Combine that with the always increasing growth of smartphones, tablets and other devices as many young people’s primary method for watching entertainment, and it points to the conclusion that sitting in a theater, waiting for the lights to go down and experiencing a movie on a big screen in a communal setting is just not as important to consumers as it perhaps used to be (although diehard cinephiles will no doubt always treasure that experience to some extent).

If No Time to Die premiered on a streaming or as a PVOD option, it seems likely that it would be a monster hit. The films that have switched from theatrical to VOD or PVOD this year already — including Trolls World Tour, The King of Staten Island, Greyhound, and even Disney’s Mulan — don’t have quite the cache of 007. The only question is whether the numbers would make sense for both the streaming service involved, the movie studio and all their partners.

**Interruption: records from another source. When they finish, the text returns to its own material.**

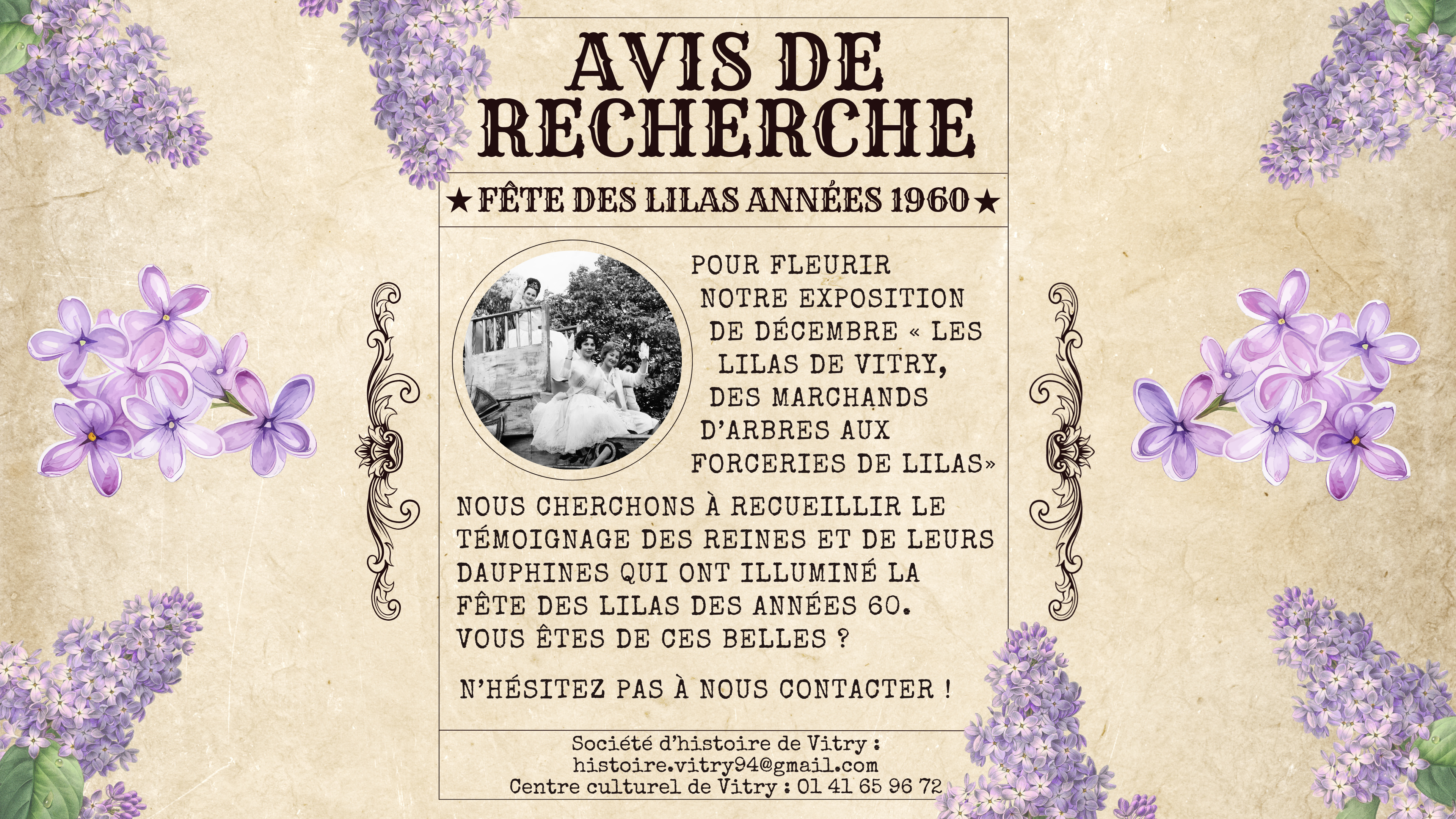 AVIS DE RECHERCHE

★ FÊTE DES LILAS ANNÉES 1960 ★

POUR FLEURIR NOTRE EXPOSITION DE DÉCEMBRE « LES LILAS DE VITRY, DES MARCHANDS D'ARBRES AUX FORCERIES DE LILAS»

NOUS CHERCHONS À RECUEILLIR LE TÉMOIGNAGE DES REINES ET DE LEURS DAUPHINES QUI ONT ILLUMINÉ LA FÊTE DES LILAS DES ANNÉES 60. VOUS ÊTES DE CES BELLES ?

N'HÉSITEZ PAS À NOUS CONTACTER !

Société d'histoire de Vitry :
histoire.vitry94@gmail.com
Centre culturel de Vitry : 01 41 65 96 72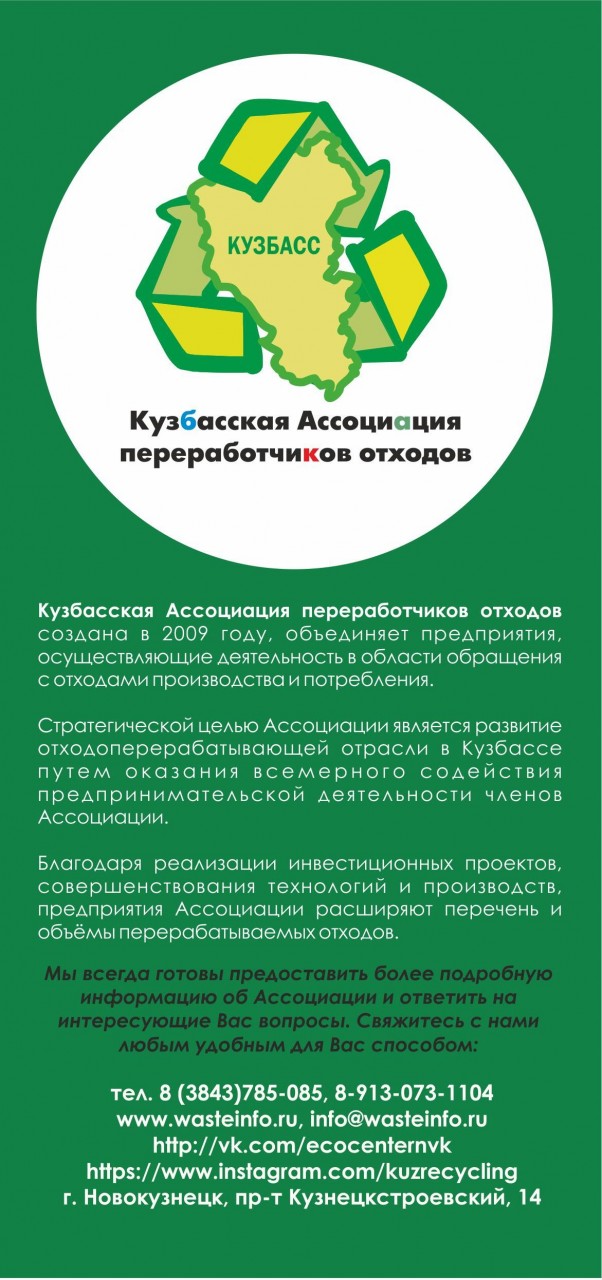 КУЗБАСС

Кузбасская Ассоциация переработчиков отходов

Кузбасская Ассоциация переработчиков отходов создана в 2009 году, объединяет предприятия, осуществляющие деятельность в области обращения с отходами производства и потребления.

Стратегической целью Ассоциации является развитие отходоперерабатывающей отрасли в Кузбассе путем оказания всемерного содействия предпринимательской деятельности членов Ассоциации.

Благодаря реализации инвестиционных проектов, совершенствования технологий и производств, предприятия Ассоциации расширяют перечень и объёмы перерабатываемых отходов.

Мы всегда готовы предоставить более подробную информацию об Ассоциации и ответить на интересующие Вас вопросы. Свяжитесь с нами любым удобным для Вас способом:

тел. 8 (3843)785-085, 8-913-073-1104
www.wasteinfo.ru, info@wasteinfo.ru
http://vk.com/ecocenternvk
https://www.instagram.com/kuzrecycling
г. Новокузнецк, пр-т Кузнецкстроевский, 14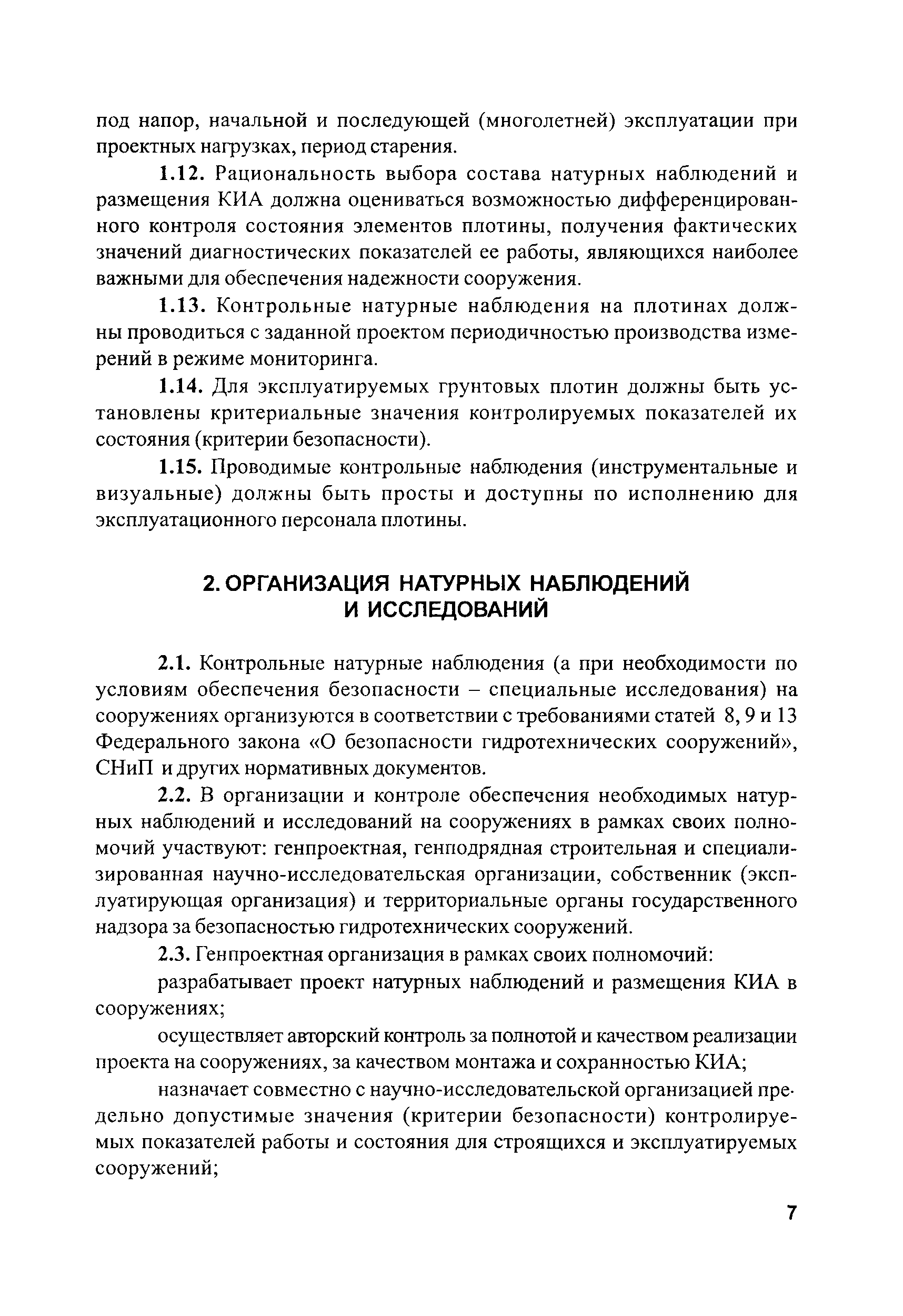 под напор, начальной и последующей (многолетней) эксплуатации при проектных нагрузках, период старения.

1.12. Рациональность выбора состава натурных наблюдений и размещения КИА должна оцениваться возможностью дифференцированного контроля состояния элементов плотины, получения фактических значений диагностических показателей ее работы, являющихся наиболее важными для обеспечения надежности сооружения.

1.13. Контрольные натурные наблюдения на плотинах должны проводиться с заданной проектом периодичностью производства измерений в режиме мониторинга.

1.14. Для эксплуатируемых грунтовых плотин должны быть установлены критериальные значения контролируемых показателей их состояния (критерии безопасности).

1.15. Проводимые контрольные наблюдения (инструментальные и визуальные) должны быть просты и доступны по исполнению для эксплуатационного персонала плотины.

2. ОРГАНИЗАЦИЯ НАТУРНЫХ НАБЛЮДЕНИЙ И ИССЛЕДОВАНИЙ

2.1. Контрольные натурные наблюдения (а при необходимости по условиям обеспечения безопасности – специальные исследования) на сооружениях организуются в соответствии с требованиями статей 8, 9 и 13 Федерального закона «О безопасности гидротехнических сооружений», СНиП и других нормативных документов.

2.2. В организации и контроле обеспечения необходимых натурных наблюдений и исследований на сооружениях в рамках своих полномочий участвуют: генпроектная, генподрядная строительная и специализированная научно-исследовательская организации, собственник (эксплуатирующая организация) и территориальные органы государственного надзора за безопасностью гидротехнических сооружений.

2.3. Генпроектная организация в рамках своих полномочий:

разрабатывает проект натурных наблюдений и размещения КИА в сооружениях;

осуществляет авторский контроль за полнотой и качеством реализации проекта на сооружениях, за качеством монтажа и сохранностью КИА;

назначает совместно с научно-исследовательской организацией предельно допустимые значения (критерии безопасности) контролируемых показателей работы и состояния для строящихся и эксплуатируемых сооружений;

7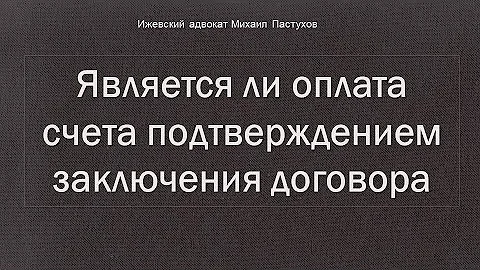 Ижевский адвокат Михаил Пастухов

Является ли оплата счета подтверждением заключения договора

But if MGM were to take that step — and if the pandemic refuses to subside in a meaningful way in the next six months — a successful launch could pave the way for other major studio blockbusters like Wonder Woman 1984, Black Widow, Top Gun: Maverick and more to do the exact same thing. And that, almost certainly, would be the final nail in the coffin of the already weakened and desperate theatrical exhibition industry.

Just as people today look at rotary phones and transistor radios as strange relics of past eras, movie theaters might become abandoned shrines to a type of group experience that vanished, along with so many others, into the mists of history.